- What you need to do:
- 1) In the church planting text, where did God direct Paul after stopping him from going to several places in Acts 16?
- 2) Reproduce the church planting text word for word, from "In our consideration" up to and including "need to go?".

- Page text:
.....
In our consideration of church planting work we have so far looked at two broad areas, namely the sower and the seed. By the sower we mean the kind of man who is to be the Church planter and the biblical requirements demanded of such a person. By the seed the Church planter is to sow we mean the Word of God. We need now to give consideration to the soil, the actual place where the Church planter is going to be preaching the gospel and aiming to plant a church. Where does the church planter need to go?
a. Seek the Lord
By ‘soil’ we mean the place where you are going to work and in particular the people you are going to reach with the gospel. Significantly Jesus used this concept of soil when he taught the parable of the sower (see Mark 4) he described the different types of soil that exist. He explained these were the different kinds of people we will meet in Church planting work and the different responses each make to the Word of God. At Thessalonica (Acts17) Paul passed through two other places before coming there and settling into his Church planting work. So how do we determine which is the place to go? For Paul there was a synagogue in Thessalonica which would have been a good starting point as at least there were people who would have been familiar with the Old Testament. We do not have synagogues in every town and city and village these days, so we are in a different situation, so how do we determine where we ought to go?
Barry King has noted that it is quite normal for the Lord to put into our hearts the desire to go to a particular people. We read in Psalm 37:4,
“Delight yourself in the LORD and he will give you the desires of your heart.”
If we are reading his Word and if we are praying and if we are walking with him, and he gives us a desire to minister in a certain city or in a certain region of the country or amongst a certain people group then we should prayerfully take note of what the Lord is doing. We should do what Paul did in Acts 16. We read there that he tried to go to several places but God stopped him and directed him to Philippi. If the Lord has given a burden to reach a certain people we should proceed and wait for him to say no. He is able to do so providentially, as he did with Paul. If we have a desire to preach the gospel wherever he gives us the opportunity to do so, we probably will not go wrong in this area of finding the soil. For some the Lord will direct them to a village, whilst others to the towns. Being able to pray about this with your own Church leaders is vital as their fellowship and support will mean much as the Church planting project proceeds. Remember it is your Church who is to send you out.
.....
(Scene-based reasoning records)
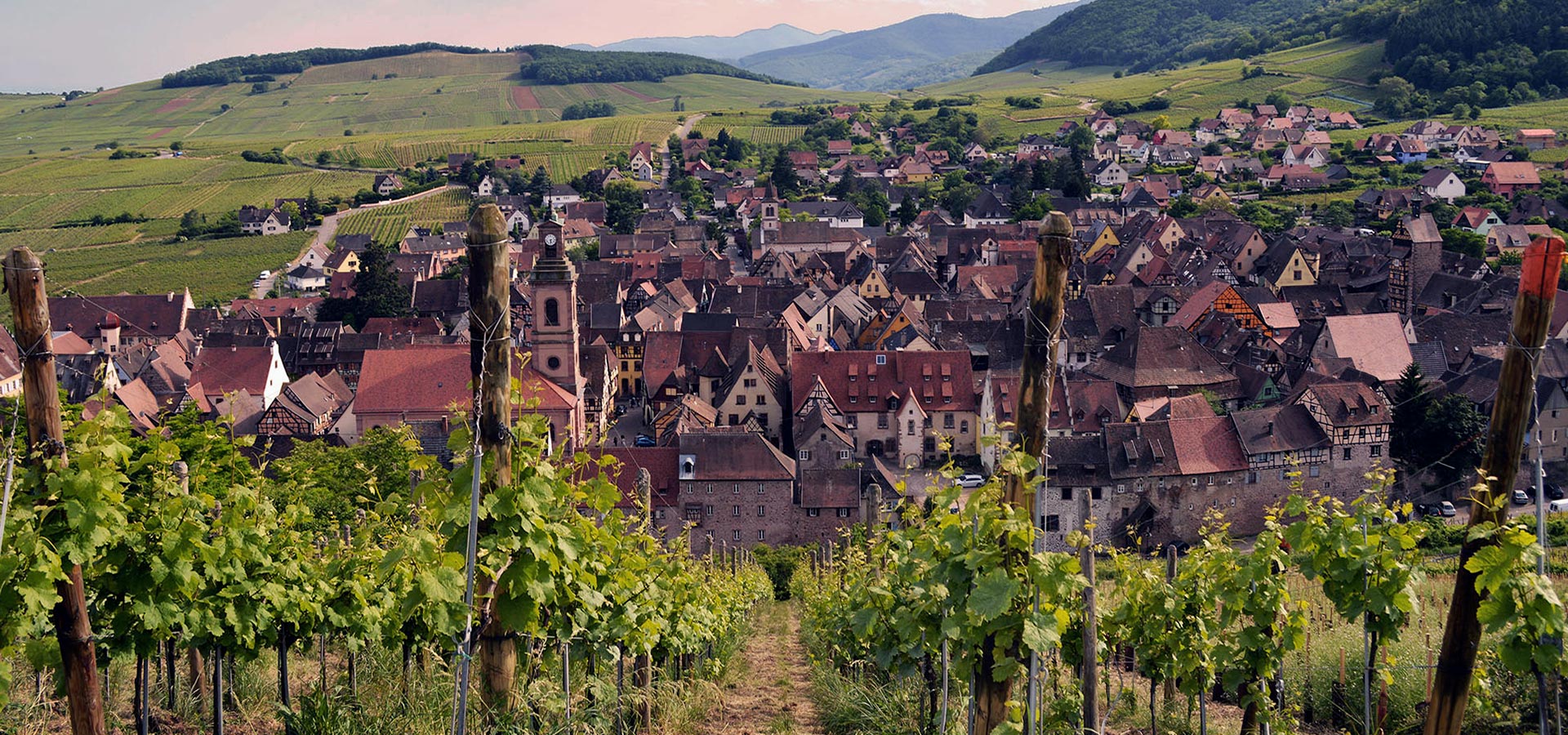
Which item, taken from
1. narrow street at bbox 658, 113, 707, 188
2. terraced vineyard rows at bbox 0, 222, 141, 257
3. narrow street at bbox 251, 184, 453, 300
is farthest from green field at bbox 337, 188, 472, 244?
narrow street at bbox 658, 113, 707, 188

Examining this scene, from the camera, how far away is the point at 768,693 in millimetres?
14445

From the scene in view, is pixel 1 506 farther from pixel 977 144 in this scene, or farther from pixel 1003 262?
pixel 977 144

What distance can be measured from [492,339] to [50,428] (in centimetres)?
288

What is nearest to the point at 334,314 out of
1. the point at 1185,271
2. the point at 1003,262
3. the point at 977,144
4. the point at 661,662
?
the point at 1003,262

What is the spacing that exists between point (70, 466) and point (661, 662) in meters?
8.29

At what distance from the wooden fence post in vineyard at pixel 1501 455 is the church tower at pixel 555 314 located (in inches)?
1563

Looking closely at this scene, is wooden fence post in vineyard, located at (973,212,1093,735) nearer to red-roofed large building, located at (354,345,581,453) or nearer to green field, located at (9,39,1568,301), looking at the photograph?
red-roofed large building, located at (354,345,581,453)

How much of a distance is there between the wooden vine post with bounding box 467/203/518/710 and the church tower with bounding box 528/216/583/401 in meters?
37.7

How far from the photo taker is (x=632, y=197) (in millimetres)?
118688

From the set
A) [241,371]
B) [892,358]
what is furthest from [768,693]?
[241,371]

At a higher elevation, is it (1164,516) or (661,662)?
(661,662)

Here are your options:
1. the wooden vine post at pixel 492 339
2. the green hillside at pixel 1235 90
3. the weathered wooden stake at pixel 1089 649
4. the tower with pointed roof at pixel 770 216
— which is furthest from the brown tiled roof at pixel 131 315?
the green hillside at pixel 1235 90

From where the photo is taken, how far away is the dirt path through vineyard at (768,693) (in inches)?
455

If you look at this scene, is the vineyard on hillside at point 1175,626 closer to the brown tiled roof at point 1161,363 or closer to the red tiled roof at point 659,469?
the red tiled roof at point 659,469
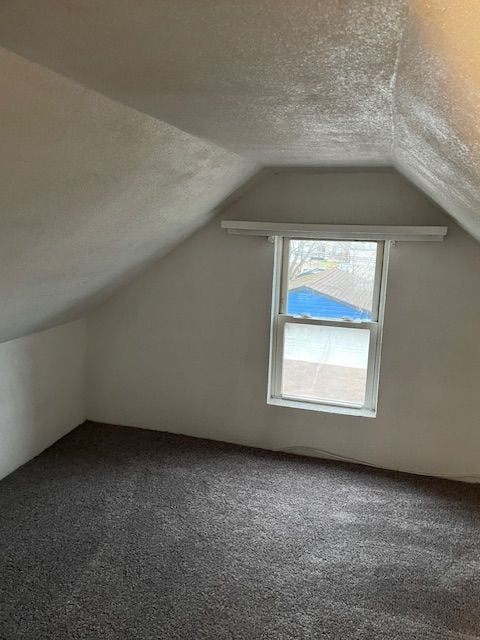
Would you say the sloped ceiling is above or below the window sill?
.....
- Results of the exercise:
- 1) Philippi.

- 2)
In our consideration of church planting work we have so far looked at two broad areas, namely the sower and the seed. By the sower we mean the kind of man who is to be the Church planter and the biblical requirements demanded of such a person. By the seed the Church planter is to sow we mean the Word of God. We need now to give consideration to the soil, the actual place where the Church planter is going to be preaching the gospel and aiming to plant a church. Where does the church planter need to go?